そう言った男の筒が火を噴いた。メルセナは先ほども聞いた音にぎゅっと目をつぶった。父は動かない。だが、頭上からくすりと笑う声がして、恐る恐る目を開くと、エルディが頬を血で濡らしながら、不敵に笑っていた。
「パパ!血が…」
「ちょうどいい、自分で切る手間がはぶけた」
こめかみの傷口から自分の血を指で掬い取り、なんてことはない口調で言ってのけるエルディ。続けて、鋭い調子で朗々と呪文を紡ぐ。
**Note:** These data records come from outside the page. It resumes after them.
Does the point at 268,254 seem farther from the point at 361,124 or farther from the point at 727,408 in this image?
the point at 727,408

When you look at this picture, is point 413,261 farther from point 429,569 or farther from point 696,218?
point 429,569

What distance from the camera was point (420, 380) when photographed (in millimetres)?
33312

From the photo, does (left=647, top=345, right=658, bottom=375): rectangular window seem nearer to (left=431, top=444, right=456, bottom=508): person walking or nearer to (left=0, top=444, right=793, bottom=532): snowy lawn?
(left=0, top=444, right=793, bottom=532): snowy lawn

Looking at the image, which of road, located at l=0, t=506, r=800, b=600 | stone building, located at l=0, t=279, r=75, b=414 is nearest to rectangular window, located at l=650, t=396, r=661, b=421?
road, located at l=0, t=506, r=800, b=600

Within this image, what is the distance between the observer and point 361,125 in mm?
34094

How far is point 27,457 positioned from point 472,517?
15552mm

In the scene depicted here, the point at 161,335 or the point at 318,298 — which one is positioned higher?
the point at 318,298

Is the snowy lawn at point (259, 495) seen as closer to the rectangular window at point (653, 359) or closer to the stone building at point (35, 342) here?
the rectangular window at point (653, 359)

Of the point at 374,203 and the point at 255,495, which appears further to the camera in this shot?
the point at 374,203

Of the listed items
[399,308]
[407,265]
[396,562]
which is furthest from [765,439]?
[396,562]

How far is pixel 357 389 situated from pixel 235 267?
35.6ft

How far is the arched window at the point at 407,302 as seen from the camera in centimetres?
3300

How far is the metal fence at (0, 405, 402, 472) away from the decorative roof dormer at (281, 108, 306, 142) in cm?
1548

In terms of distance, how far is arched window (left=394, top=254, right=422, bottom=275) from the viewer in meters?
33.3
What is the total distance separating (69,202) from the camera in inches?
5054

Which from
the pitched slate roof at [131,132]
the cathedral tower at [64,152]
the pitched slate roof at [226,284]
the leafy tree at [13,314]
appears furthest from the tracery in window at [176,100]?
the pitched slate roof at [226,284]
「我らを照らす麗しき月よ、今ここに我が血の盟約を持って、我らを救いたまえ…」
「呪文を言わせるな!撃て…」
「やめてェ!」
意識する間もなく、メルセナは父の前に躍り出ていた。助けて、助けて、助けて、助けて、助けて、助けて、助けて…誰か!左手首の"印"が強く熱を持った。
――君が望むなら、いくらでも。
誰か、青年の声が柔らかくメルセナの頭の中で反響した。ぴん、水面に一滴の雫が降り立つような、劇的な音。それに呼応するように、マント集団の背後に広がる"枯れ森"から、怒り狂った獣たちの獰猛な吠える声がいくつも上がった。
一瞬だけ、マントたちの動きが止まる。…エルディには、それだけで十二分だった。
「我らに仇なす者に久遠の眠りを!」
ふわり、柔らかな光が辺りを照らし、マントたちに降り注いだ。光がやむ頃には、男達は銃を取り落とし、いびきを上げながら硬い地面に倒れこんだ。その時にはもう既に、"枯れ森"からの遠吠えも消えている。
「そんなにもたないはずだ。さあ、行こう!」
エルディに引き連れられて、メルセナは"枯れ森"の中へと、再び飛び込んでいった。